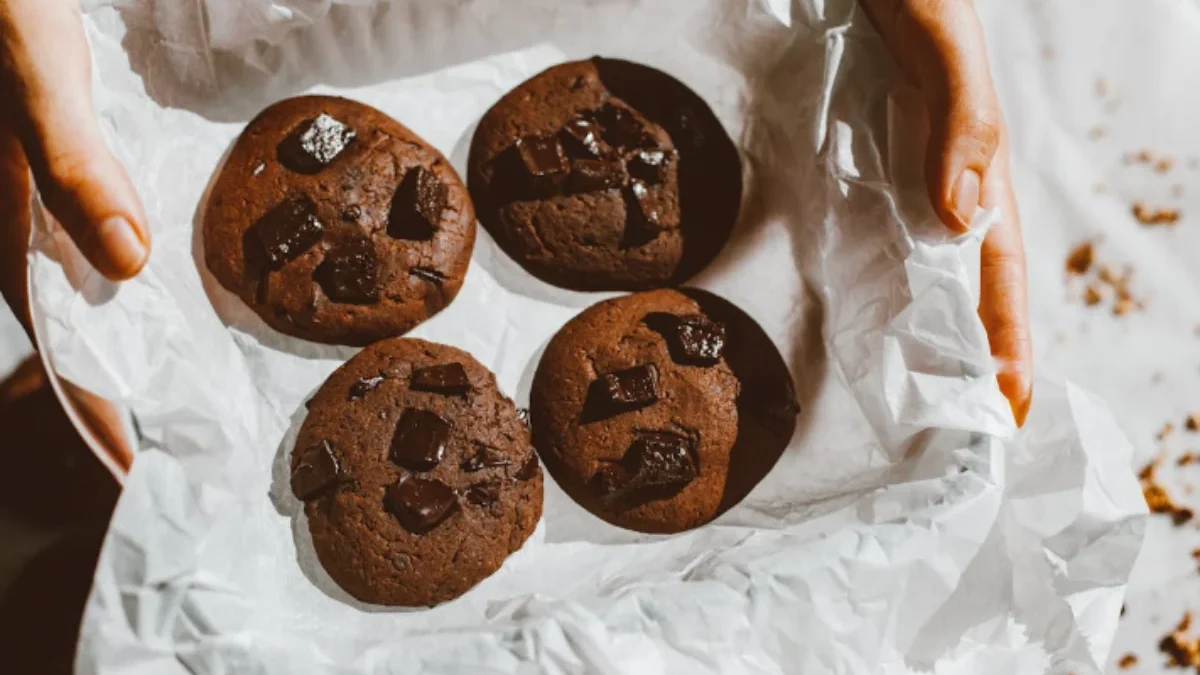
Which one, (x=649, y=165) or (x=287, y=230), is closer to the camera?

* * *

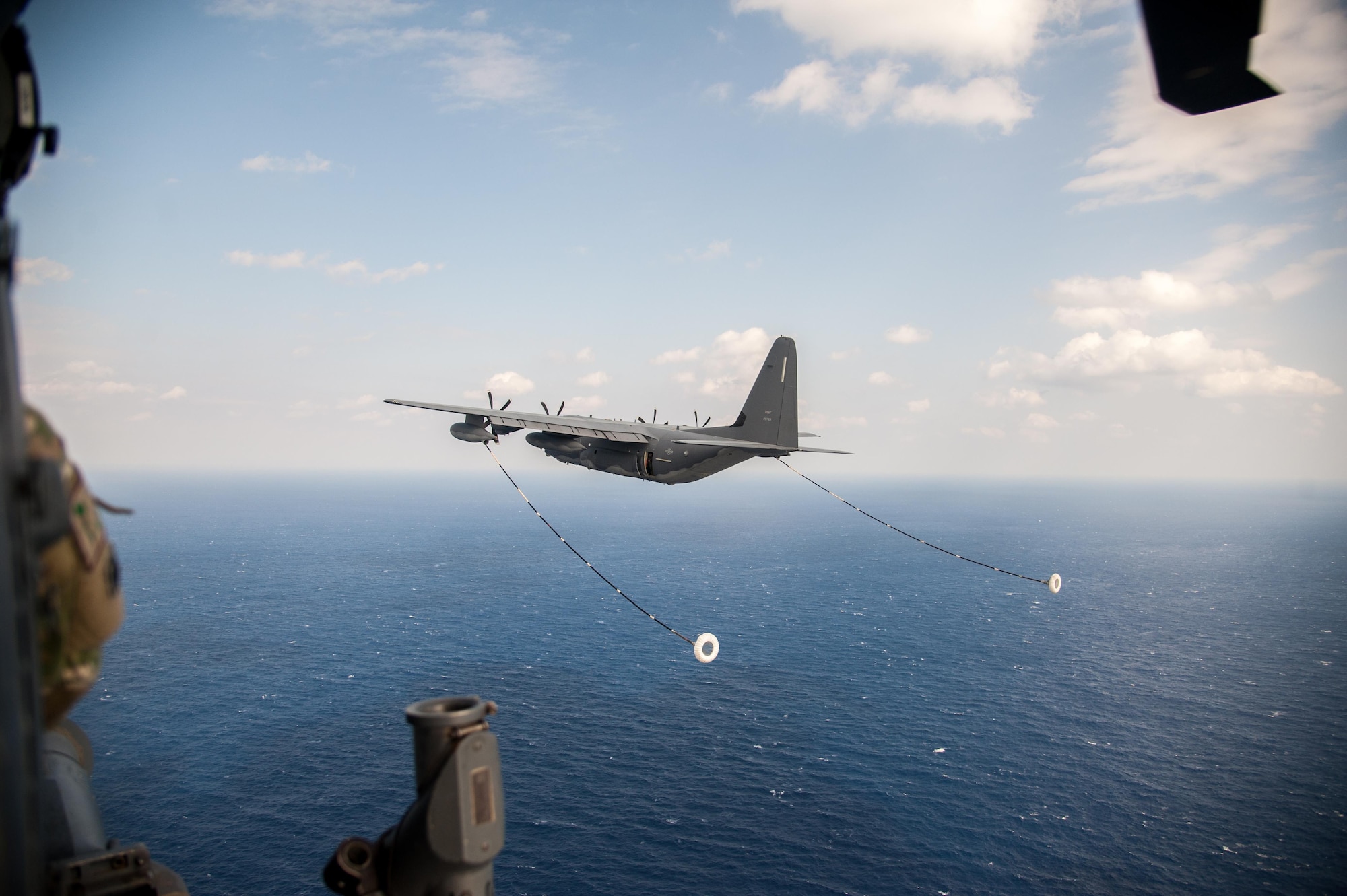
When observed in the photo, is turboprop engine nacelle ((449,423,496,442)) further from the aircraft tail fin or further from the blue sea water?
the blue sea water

--

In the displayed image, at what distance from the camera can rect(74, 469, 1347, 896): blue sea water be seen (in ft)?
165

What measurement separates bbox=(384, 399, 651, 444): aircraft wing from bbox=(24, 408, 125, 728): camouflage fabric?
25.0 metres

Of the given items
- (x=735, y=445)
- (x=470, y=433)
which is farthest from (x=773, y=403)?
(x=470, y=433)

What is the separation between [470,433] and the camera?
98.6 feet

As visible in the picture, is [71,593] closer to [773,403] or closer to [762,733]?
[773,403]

* [THE TASK]:
Copy out the lines starting at the one containing "In the displayed" and ending at the one containing "25.0 metres", both included.

* [OUTPUT OF THE EXERCISE]:
In the displayed image, at what distance from the camera can rect(74, 469, 1347, 896): blue sea water be seen (in ft)?
165

What measurement separates bbox=(384, 399, 651, 444): aircraft wing from bbox=(24, 408, 125, 728): camouflage fabric?
25.0 metres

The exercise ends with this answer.